The SMS Spam Collection is a set of SMS tagged messages that have been collected for SMS Spam research. It contains one set of SMS messages in English of 5,574 messages, tagged acording being ham (legitimate) or spam.
Data
The files contain one message per line.
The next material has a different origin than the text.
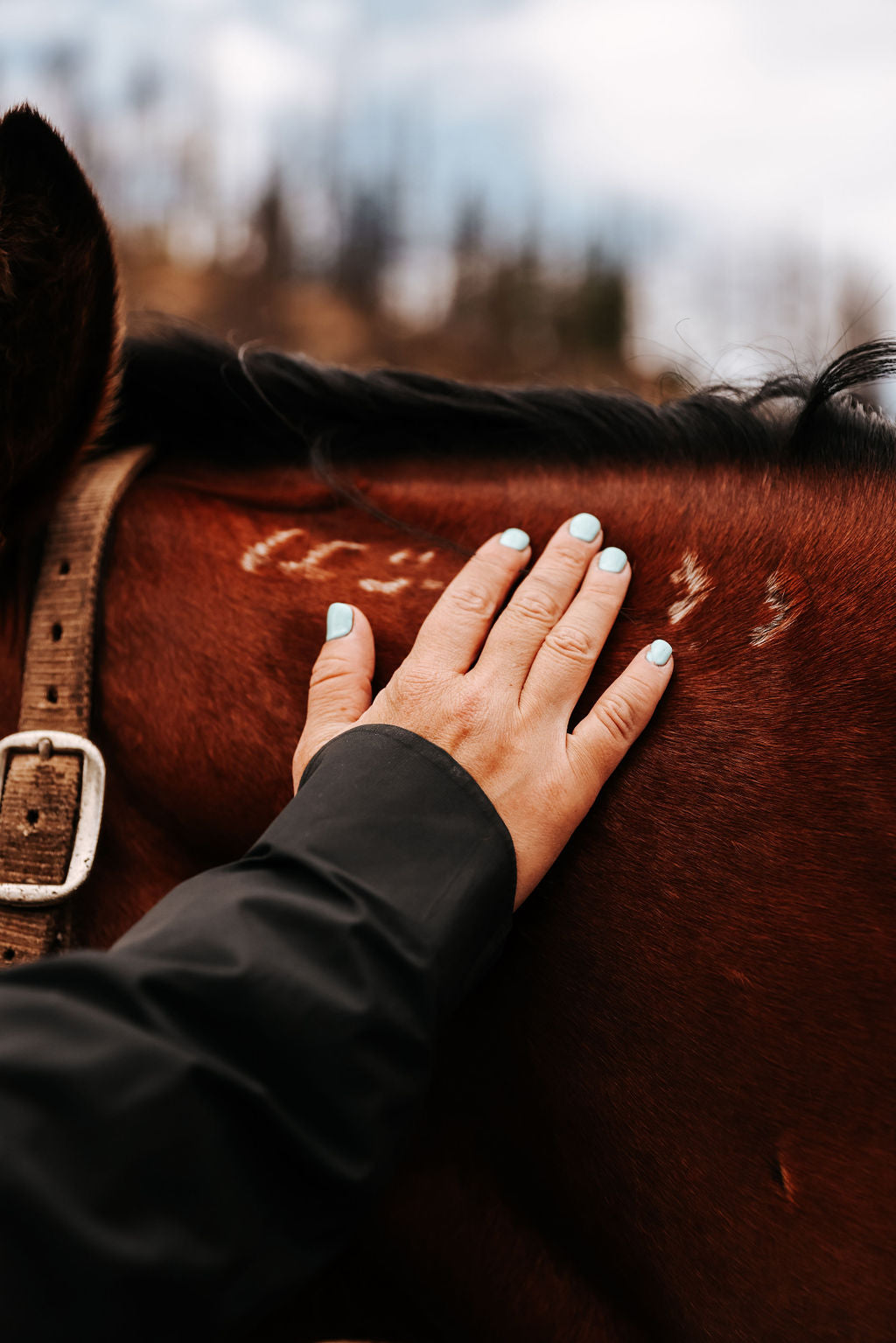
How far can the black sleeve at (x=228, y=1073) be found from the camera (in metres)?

Each line is composed by two columns: v1 contains the label (ham or spam) and v2 contains the raw text.
Library Used
- pandas
- numpy
- nltk
- sklearn
Approach
- Loading Data
- Input and Output Data
- Applying Regular Expression
- Each word to lower case
- Splitting words to Tokenize
- Stemming with PorterStemmer handling Stop Words
- Preparing Messages with Remaining Tokens
- Preparing WordVector Corpus
- Applying Classification
Importing Libraries
import pandas as pd
import numpy as np
import nltk
from sklearn.feature_extraction.text import CountVectorizer
from sklearn.preprocessing import LabelEncoder
from sklearn.model_selection import train_test_split
from sklearn.naive_bayes import GaussianNB
from sklearn.tree import DecisionTreeClassifier
from sklearn.metrics import confusion_matrix
from sklearn.metrics import accuracy_score
from sklearn.metrics import classification_report
from nltk.corpus import stopwords
from nltk.stem.porter import PorterStemmer
import re
Loading Data
df = pd.read_csv('spam.csv', encoding='latin-1')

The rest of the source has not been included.